Si les canaux étaient des failles préexistantes aux mers actuelles, nous devrions nous attendre à ce que quelques-uns des plus longs se continuent jusque dans les mers : ils seraient en général invisibles en traversant les mers, mais devraient reparaître sur des îles ou des surfaces continentales. Sur ces dernières, ils devraient se montrer comme faisant suite aux failles originales. Il devrait même être possible, en des circonstances très favorables, de suivre les canaux sur le fond des mers les moins profondes. D’autre part, s’ils résultaient de la rectification des fleuves, tout prolongement de ce genre devrait être simplement accidentel.
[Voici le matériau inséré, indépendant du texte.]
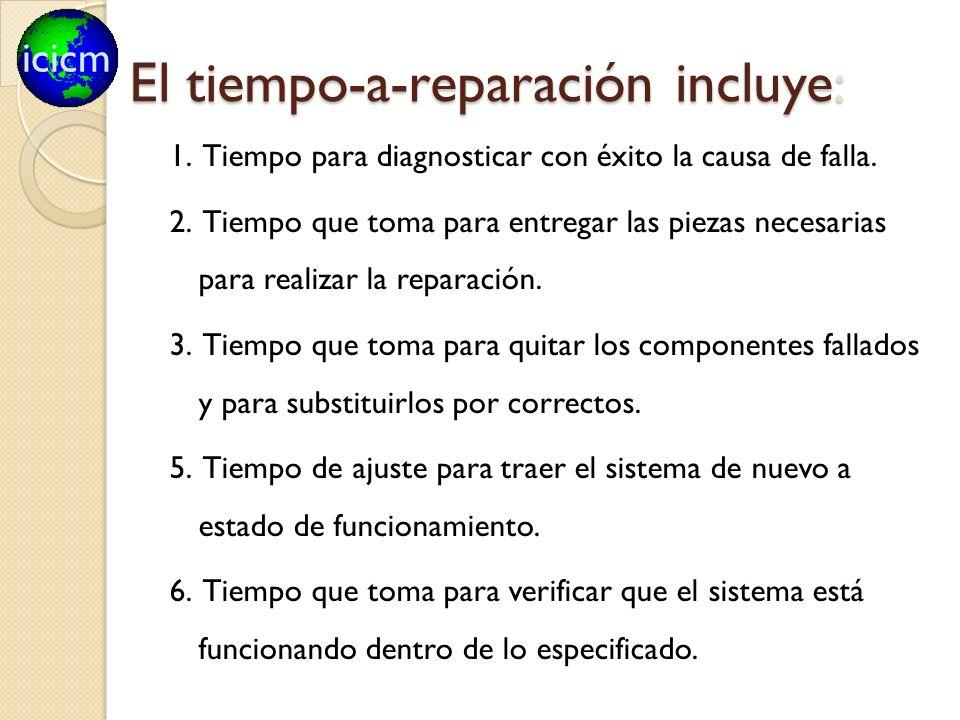 icicm El tiempo-a-reparación incluye: 1. Tiempo para diagnosticar con éxito la causa de falla. 2. Tiempo que toma para entregar las piezas necesarias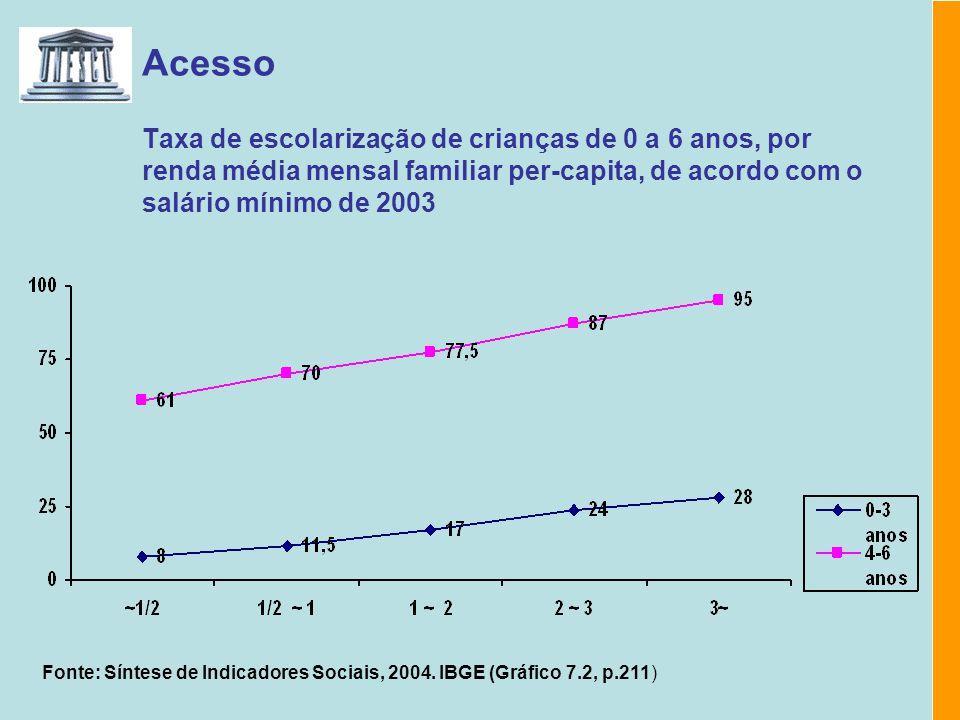 Acesso Taxa de escolarização de crianças de 0 a 6 anos, por renda média mensal familiar per-capita, de acordo com o salário mínimo de 2003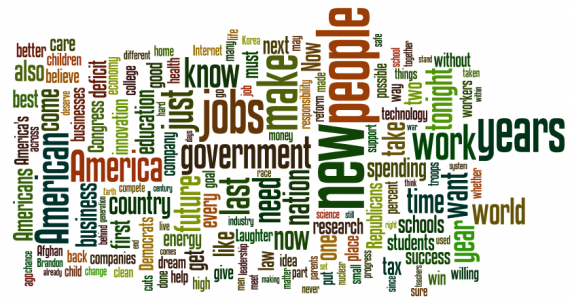 Obama's 2011 State of the Union Address Wordle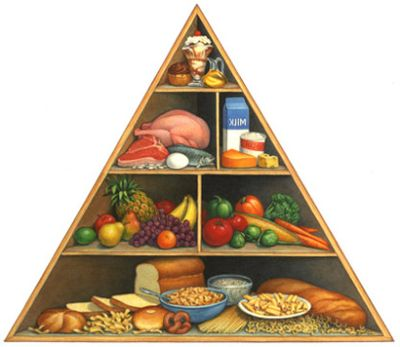 sveikos mitybos pyramide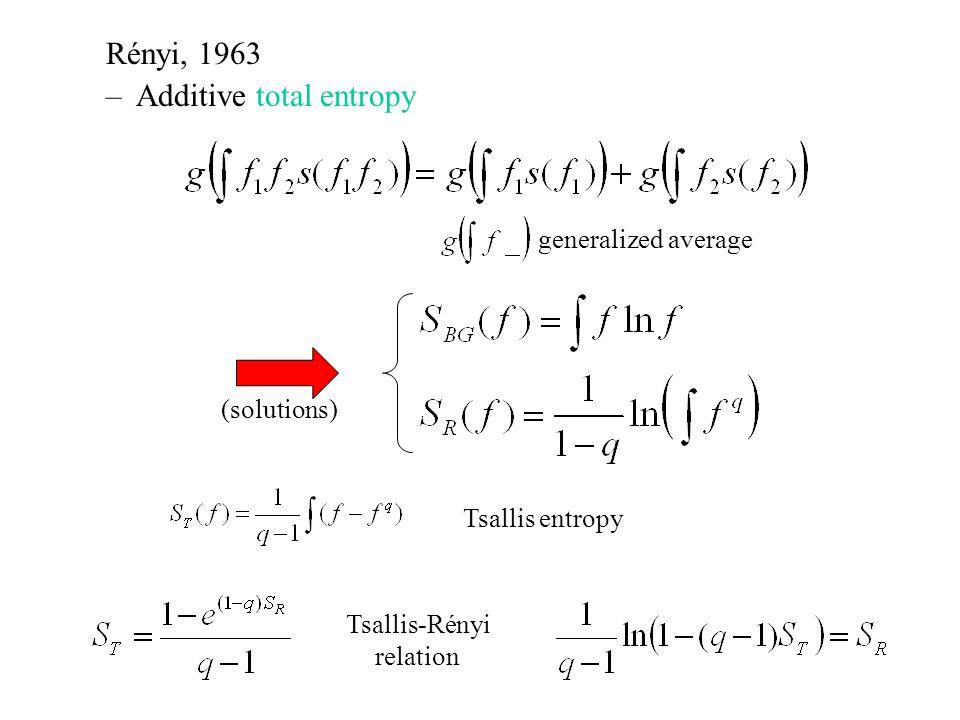 Rényi, 1963 –Additive total entropy generalized average (solutions) Tsallis entropy Tsallis-Rényi relation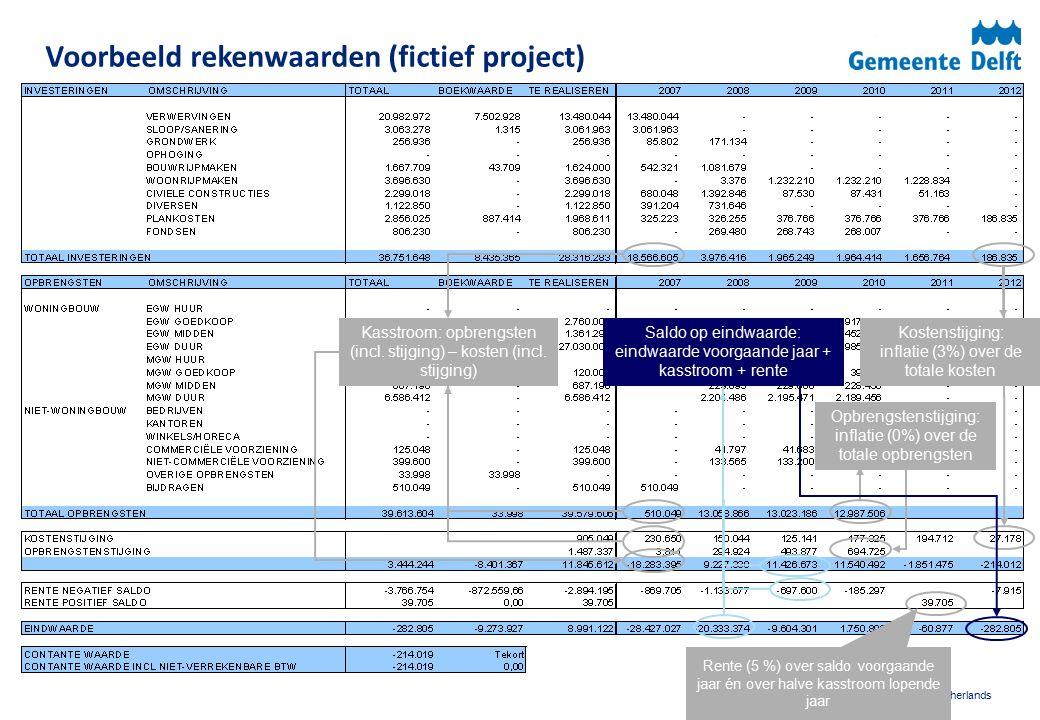 © 2012 Deloitte The Netherlands Voorbeeld rekenwaarden (fictief project) Kasstroom: opbrengsten (incl. stijging) – kosten (incl. stijging) Saldo op ei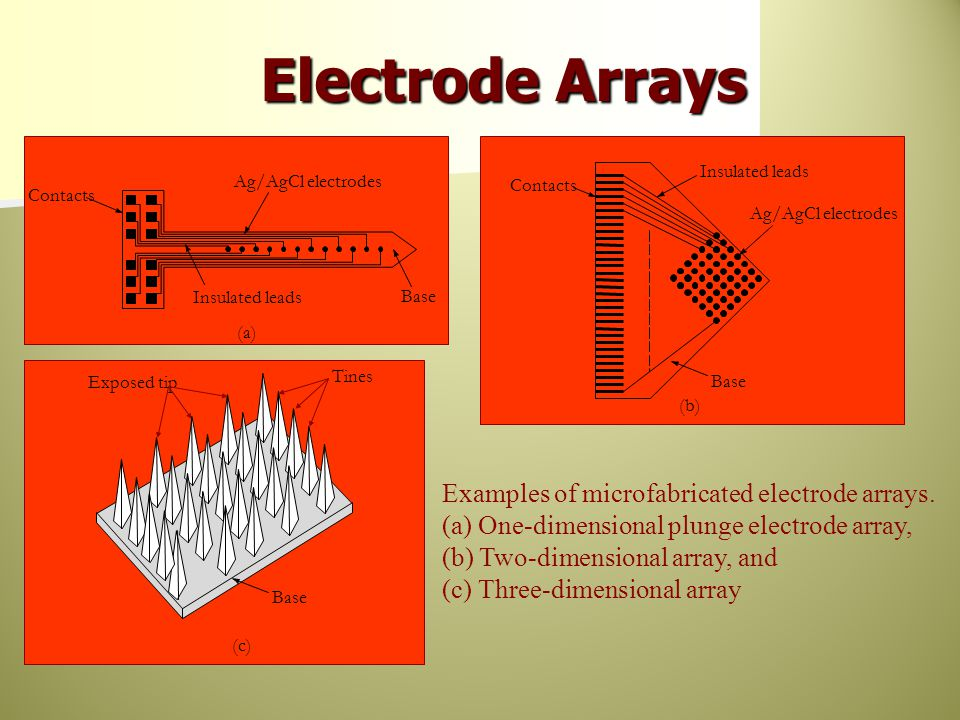 Electrode Arrays Contacts. Insulated leads. (b) Base. Ag/AgCl electrodes. Ag/AgCl electrodes. Base.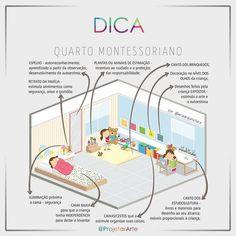 5 Cool DIY Wall Art Ideas for Your Walls Dica do Dia quarto montessoriano! Kids Decor, Home Decor, Diy Wall Art, Cool Diy, Boy Room, Kids Bedroom, Playroom, Baby Kids, House Plans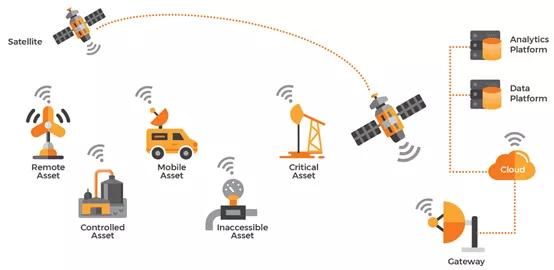 """卫星NB-IoT、私有NB-IoT,支撑5G连接""""未连接的物"""""""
Par suite, si l’on observe de pareils prolongements en trop grand nombre pour qu’on puisse les attribuer à une coïncidence fortuite, ce fait constituera une évidence en faveur de l’hypothèse des crevasses géologiques.

Or, en examinant avec attention la Carte de Schiaparelli publiée à la page 440 de la Planète Mars, je suis arrivé à la conclusion que de pareils prolongements existent réellement. Les cas suivants semblent frappants :

1o Euménides-Nectar, 2o Pyriphlégéton-Ambrosia, 3o Triton-Ascanius, 4o Gigas-Scamandre, 5o Galaxias-Xanthus, et 6o Astaboras-Népenthès.

Les prolongements suivants, bien que douteux, semblent cependant probables : 1o Anubis-Alphée, 2o Cerbère-Penée, et 3o Tartare-Colonnes d’Hercule.

Ces failles ont pu être produites par des affaissements de la croûte et avoir, par suite, une grande influence sur la délimitation des terres et des eaux. Ainsi la mer Cimmérienne semble avoir eu quelque communication avec le Triton ; la mer Tyrrhénienne avec le Typhon ; la mer des Sirènes probablement avec le Tartare ; et le détroit Herschel II, et encore la mer Adriatique avec l’Hydraotes. M. Pickering a suivi quelques-uns des canaux à travers les mers. Ceci n’en est qu’une confirmation de plus.

Tous ces arguments sont en faveur de la théorie des crevasses.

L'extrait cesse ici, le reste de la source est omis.